PS: When I look to how other actions that retrieve and make use of the GH ID Token work in the runner, I can see that aws-actions/configure-aws-credentials for instance, which also works under node, writes this in the output: "Setting proxy from environment", and everything works as expected.

Kind regards

bdehamer commented 1 month ago

@pealtrufo I was able to verify that the code we're using to fetch the OIDC token signing key is definitely NOT respecting the proxy settings.

I'm going to work on a fix and will let you know when I have a new version for you to test.

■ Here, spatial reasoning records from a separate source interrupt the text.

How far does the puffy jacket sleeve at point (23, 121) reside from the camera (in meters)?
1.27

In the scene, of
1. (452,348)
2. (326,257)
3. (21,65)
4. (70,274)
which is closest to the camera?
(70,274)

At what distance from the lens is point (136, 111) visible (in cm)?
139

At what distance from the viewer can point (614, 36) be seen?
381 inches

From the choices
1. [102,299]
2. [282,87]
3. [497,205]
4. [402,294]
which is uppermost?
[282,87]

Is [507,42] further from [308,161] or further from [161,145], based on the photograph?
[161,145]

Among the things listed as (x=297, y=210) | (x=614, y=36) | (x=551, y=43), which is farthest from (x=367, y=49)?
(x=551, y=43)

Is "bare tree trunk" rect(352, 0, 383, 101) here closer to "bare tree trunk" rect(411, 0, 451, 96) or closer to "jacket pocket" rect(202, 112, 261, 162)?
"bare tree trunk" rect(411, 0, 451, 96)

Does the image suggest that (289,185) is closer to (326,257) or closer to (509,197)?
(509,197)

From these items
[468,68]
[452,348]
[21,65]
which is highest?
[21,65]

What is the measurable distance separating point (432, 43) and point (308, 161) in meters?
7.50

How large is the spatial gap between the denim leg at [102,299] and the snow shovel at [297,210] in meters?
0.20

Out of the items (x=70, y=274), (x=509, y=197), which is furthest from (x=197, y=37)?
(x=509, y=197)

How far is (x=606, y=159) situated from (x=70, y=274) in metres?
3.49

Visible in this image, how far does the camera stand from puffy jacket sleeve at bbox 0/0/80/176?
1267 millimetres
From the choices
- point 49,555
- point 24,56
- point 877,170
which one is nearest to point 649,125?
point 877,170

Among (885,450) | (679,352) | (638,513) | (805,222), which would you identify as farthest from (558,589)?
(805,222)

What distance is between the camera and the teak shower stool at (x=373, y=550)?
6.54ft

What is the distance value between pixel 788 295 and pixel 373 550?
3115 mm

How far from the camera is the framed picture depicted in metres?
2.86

bdehamer commented 1 month ago

Version 1.4.0 of the action contains a fix for the JWKS proxy issue which I think may explain (at least part of) the issue you're seeing.

pealtrufo commented 1 month ago

Hi @bdehamer. Issue has been resolved 🚀

It is now failing when getting the signing certificate from GH's Fulcio instance, this time due to the proxy not allowing the connection. I will get that sorted out and hopefully everything else will work as expected. Thanks!